Barry Schwartz explained, “This wasn’t your rankings dropping. It was the reporting shifting. The num=100 parameter inflated impressions by surfacing results that most users never saw.”
Takeaway: don’t panic if impressions fell in September. Check clicks, conversions, and rankings to confirm if visibility actually changed.
📚 Generative SEO Research Published
September was also a landmark month for academic work on generative SEO. Three notable papers hit arXiv:
- Beyond Keywords: Introduced the CC-GSEO-Bench framework, arguing for measuring content by generative influence rather than rankings. Quote: “SEO should evolve from a keyword lens to a content-impact lens.”
- Generative Engine Optimisation (GEO): Found AI search tends to prefer third-party mentions and citations over brand self-promotion. “In AI answers, earned media matters more than owned media.”
- Role-Augmented G-SEO: Proposed intent-driven modelling, helping creators align content to roles AI assigns in conversations.
For practitioners, the key is not to chase hacks but to structure content for clarity, citation, and usefulness.
📈 Industry Chatter and Ongoing Volatility
Across forums and Slack groups, SEOs vented about ongoing instability. Rankings swung up and down even after the spam update ended. Some blamed lingering bugs, others speculated about AI tests.

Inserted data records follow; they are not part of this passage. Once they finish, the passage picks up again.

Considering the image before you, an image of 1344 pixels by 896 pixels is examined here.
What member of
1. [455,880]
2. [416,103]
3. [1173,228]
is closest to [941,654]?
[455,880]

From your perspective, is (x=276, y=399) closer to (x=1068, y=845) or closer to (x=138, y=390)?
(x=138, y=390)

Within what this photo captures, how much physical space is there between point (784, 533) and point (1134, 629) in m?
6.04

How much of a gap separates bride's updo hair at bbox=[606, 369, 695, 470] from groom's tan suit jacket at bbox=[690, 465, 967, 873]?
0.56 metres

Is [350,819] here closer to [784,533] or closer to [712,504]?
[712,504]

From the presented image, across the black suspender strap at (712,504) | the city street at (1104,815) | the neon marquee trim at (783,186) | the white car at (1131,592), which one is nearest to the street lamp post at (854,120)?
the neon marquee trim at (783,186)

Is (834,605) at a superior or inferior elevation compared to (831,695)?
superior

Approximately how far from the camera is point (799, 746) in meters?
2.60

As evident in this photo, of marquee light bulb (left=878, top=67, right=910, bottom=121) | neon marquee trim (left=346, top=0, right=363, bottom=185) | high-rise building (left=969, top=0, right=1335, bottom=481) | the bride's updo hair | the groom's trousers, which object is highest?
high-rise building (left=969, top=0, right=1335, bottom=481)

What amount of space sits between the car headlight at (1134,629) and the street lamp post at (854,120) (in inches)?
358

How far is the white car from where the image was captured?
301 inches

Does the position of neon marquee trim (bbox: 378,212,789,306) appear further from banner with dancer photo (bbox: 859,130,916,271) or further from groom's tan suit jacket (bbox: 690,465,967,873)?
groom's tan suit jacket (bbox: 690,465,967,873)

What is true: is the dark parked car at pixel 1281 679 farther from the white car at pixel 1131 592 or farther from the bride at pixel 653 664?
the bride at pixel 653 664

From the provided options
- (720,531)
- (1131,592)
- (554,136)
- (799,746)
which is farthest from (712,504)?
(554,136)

One agency lead summed it up: “September was a rollercoaster – just when you thought you’d recovered, another test pulled the rug out.”
Yet amid the chaos, a consistent theme emerged: evergreen, authoritative content continued to perform best.
✅ What SEOs Should Do Now
- Audit shallow content: Expand thin posts into guides with depth, examples, and data.
- Check crawling: Use GSC and logs to spot missed fetches. Fix rendering and server issues.
- Review impressions vs clicks: Drops may be reporting artefacts, not penalties.
- Experiment with structured answers: FAQs, TL;DRs, and concise summaries aid retrieval in AI Overviews.
- Track ROI: Focus on revenue, leads, and engagement, not vanity metrics.
🧠 Final Thought
September 2025 reminded SEOs of one eternal truth: the ground is always moving. Spam updates, crawl bugs, and AI experiments all reshaped the field – but the winners stayed the same.
Clear, crawlable, authoritative content built for users endures, no matter how flashy the changes in AI search appear. Ignore shortcuts, double down on fundamentals, and treat AI surfaces as another channel, not a replacement.
📌 David Roche on September SEO
David Roche says: “September felt messy, but the playbook didn’t change: build better answers, prove your authority, and stay calm when Google shakes the table.”
📣 What the Experts Are Saying
- Aleyda Solís: “LLMs answers also rely on grounding … which means SEO is vital for it.”
- Barry Schwartz: “Volatility was through the roof this month — rankings yo-yoed, reporting broke, and Google gave us more questions than answers.”
- Industry Analysts: “In AI answers, earned media matters more than owned media. Citations drive inclusion.”
❓ FAQs
How did the August 2025 spam update impact SEO?
Thin, manipulative content was hit hardest. Authoritative sites with clear value generally improved.
Why did Search Console impressions drop in September?
The removal of the num=100 parameter caused inflated impressions to disappear. Rankings may be unaffected.
Is AI Mode becoming the default Google search?
Despite rumours, Google has denied making AI Mode the default. It remains experimental.